From the first line below to the last, reproduce the material exactly and leave out the images.

# Dataset content:
::::::::

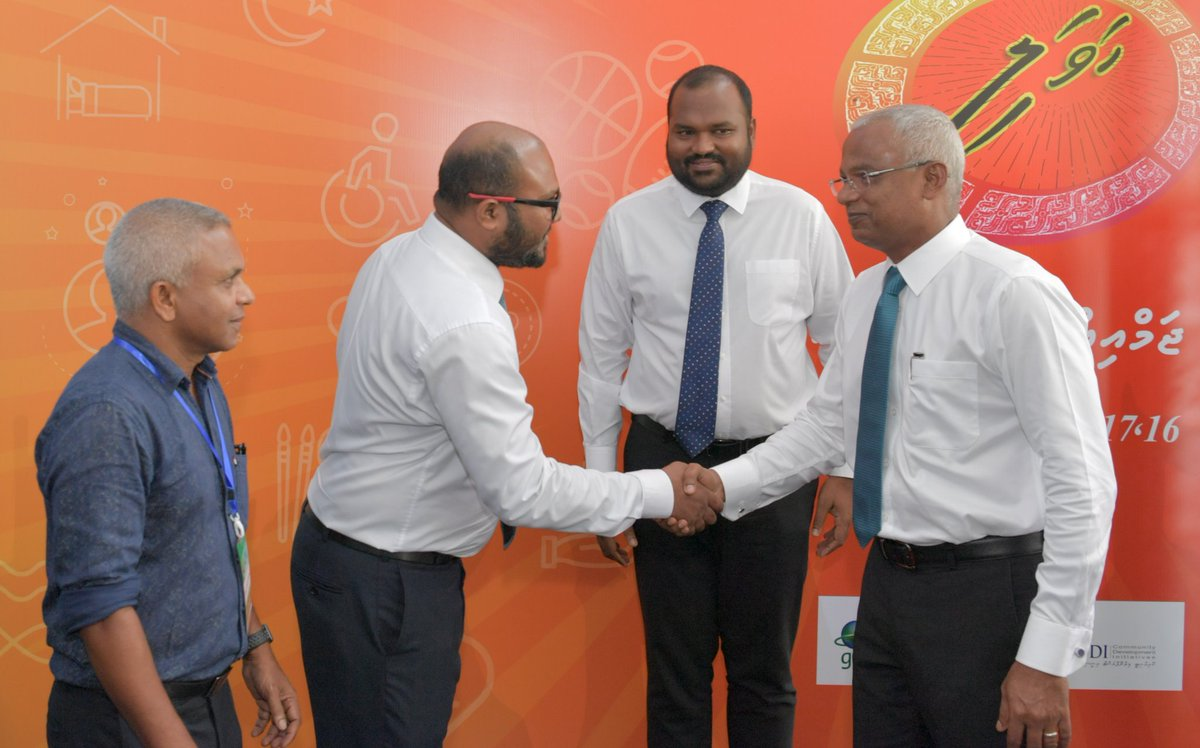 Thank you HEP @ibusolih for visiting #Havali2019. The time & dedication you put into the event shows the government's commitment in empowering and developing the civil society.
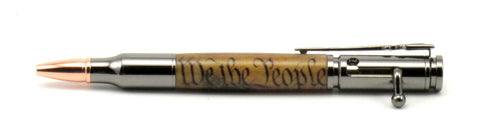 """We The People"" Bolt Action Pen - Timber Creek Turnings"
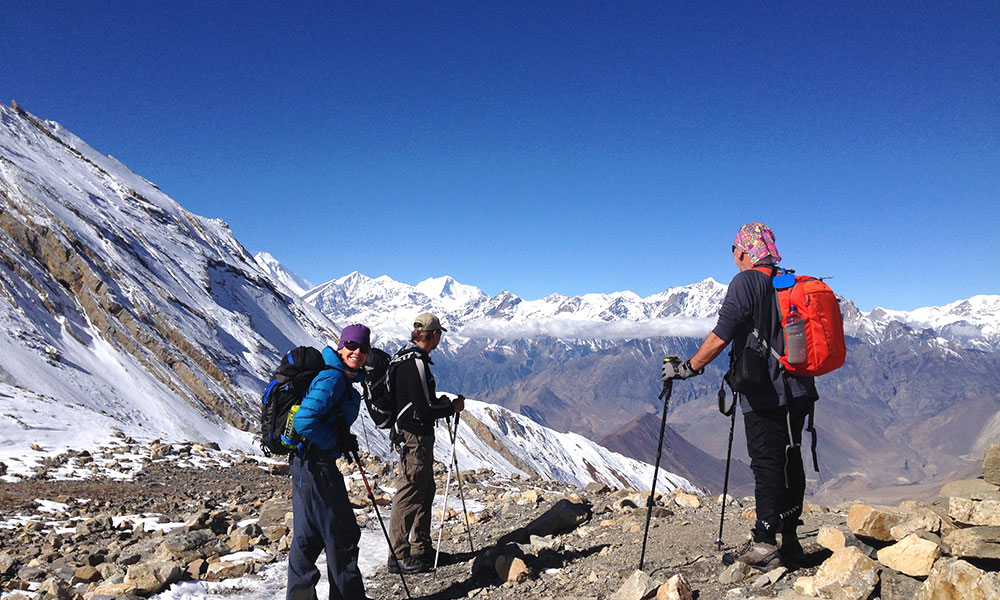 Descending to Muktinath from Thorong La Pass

::::::::

# Your response:
 Thank you HEP @ibusolih for visiting #Havali2019. The time & dedication you put into the event shows the government's commitment in empowering and developing the civil society.
 """We The People"" Bolt Action Pen - Timber Creek Turnings"
 Descending to Muktinath from Thorong La Pass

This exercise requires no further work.